Forecasting land surface temperature (LST) is a key task in environmental monitoring. While Transformer-based architectures have recently shown promise in modeling temperature time series, it remains unclear whether representing geophysical signals as raw sequences or as visual encodings offers better predictive accuracy. In this work, we investigate this question by comparing two autoregressive architectures: a standard sequence-based Transformer operating on raw LST values, and a video-based model that leverages visual encodings of temperature fields on a pre-trained encoder. To this end, we convert hourly LST grids from the Copernicus Land Monitoring Service and the ERA5 datasets into color-coded heatmaps using OpenCV to further train a TimeSformer-based model that performs spatiotemporal attention across the resulting video-like sequences. The visual backbone extracts structured features from both space and time, which are then passed to an autoregressive decoder to forecast the next 72 h of temperature evolution.

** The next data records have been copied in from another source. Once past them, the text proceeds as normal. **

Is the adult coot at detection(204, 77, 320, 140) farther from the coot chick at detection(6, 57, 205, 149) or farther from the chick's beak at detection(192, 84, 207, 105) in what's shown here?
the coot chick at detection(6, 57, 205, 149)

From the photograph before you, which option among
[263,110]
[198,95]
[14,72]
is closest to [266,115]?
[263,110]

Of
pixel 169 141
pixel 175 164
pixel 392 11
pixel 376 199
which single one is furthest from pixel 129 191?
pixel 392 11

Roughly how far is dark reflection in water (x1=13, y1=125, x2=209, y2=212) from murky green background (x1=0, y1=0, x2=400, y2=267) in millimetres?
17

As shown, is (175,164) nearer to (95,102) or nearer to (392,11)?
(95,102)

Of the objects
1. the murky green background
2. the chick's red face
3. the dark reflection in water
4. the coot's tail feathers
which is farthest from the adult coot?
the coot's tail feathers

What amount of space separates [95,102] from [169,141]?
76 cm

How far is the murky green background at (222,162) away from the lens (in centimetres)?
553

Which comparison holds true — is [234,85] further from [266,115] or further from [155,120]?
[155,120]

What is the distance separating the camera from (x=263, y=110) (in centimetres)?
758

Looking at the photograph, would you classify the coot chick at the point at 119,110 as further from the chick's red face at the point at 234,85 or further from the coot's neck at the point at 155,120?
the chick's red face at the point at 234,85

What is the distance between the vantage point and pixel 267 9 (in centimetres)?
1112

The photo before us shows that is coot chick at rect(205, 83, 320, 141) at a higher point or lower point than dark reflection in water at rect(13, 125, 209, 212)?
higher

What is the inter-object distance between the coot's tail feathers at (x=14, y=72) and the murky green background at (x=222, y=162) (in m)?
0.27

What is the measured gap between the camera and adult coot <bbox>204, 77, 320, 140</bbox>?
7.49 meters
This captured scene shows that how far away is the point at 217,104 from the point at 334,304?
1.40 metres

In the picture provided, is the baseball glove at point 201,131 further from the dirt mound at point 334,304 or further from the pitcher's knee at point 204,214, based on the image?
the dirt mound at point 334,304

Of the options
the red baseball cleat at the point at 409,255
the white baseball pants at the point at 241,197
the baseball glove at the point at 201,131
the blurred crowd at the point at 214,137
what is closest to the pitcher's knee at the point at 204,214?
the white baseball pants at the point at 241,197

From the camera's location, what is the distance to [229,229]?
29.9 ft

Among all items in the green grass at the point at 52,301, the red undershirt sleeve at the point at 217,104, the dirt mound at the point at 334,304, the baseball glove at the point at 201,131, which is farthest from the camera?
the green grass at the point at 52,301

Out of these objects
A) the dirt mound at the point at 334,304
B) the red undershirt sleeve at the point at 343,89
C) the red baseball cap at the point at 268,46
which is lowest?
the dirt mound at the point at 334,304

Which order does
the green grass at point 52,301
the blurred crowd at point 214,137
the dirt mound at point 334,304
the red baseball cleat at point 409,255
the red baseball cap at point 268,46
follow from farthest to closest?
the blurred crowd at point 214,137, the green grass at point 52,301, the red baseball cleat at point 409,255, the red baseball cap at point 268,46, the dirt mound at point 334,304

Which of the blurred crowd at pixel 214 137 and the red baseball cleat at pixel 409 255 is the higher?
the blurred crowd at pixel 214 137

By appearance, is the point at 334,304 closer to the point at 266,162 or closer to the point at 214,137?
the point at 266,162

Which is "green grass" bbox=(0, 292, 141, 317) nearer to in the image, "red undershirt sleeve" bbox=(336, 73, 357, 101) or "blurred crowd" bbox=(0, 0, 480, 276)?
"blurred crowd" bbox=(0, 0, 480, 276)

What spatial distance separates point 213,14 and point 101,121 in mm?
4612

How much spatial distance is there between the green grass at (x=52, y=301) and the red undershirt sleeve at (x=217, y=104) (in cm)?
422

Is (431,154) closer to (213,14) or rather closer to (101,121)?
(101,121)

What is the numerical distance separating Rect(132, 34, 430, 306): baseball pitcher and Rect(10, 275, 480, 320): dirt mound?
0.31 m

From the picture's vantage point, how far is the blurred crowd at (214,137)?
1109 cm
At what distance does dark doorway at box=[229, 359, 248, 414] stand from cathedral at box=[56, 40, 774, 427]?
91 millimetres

Our framework is evaluated on a multi-year dataset covering the region of Florence (Italy), and compared against a previously validated Transformer model trained directly on numerical signals. Experimental results show that the vision-based model achieves competitive performance with respect to the numeric baseline. The study highlights the potential of vision transformers for environmental forecasting tasks, bridging computer vision and climate modeling.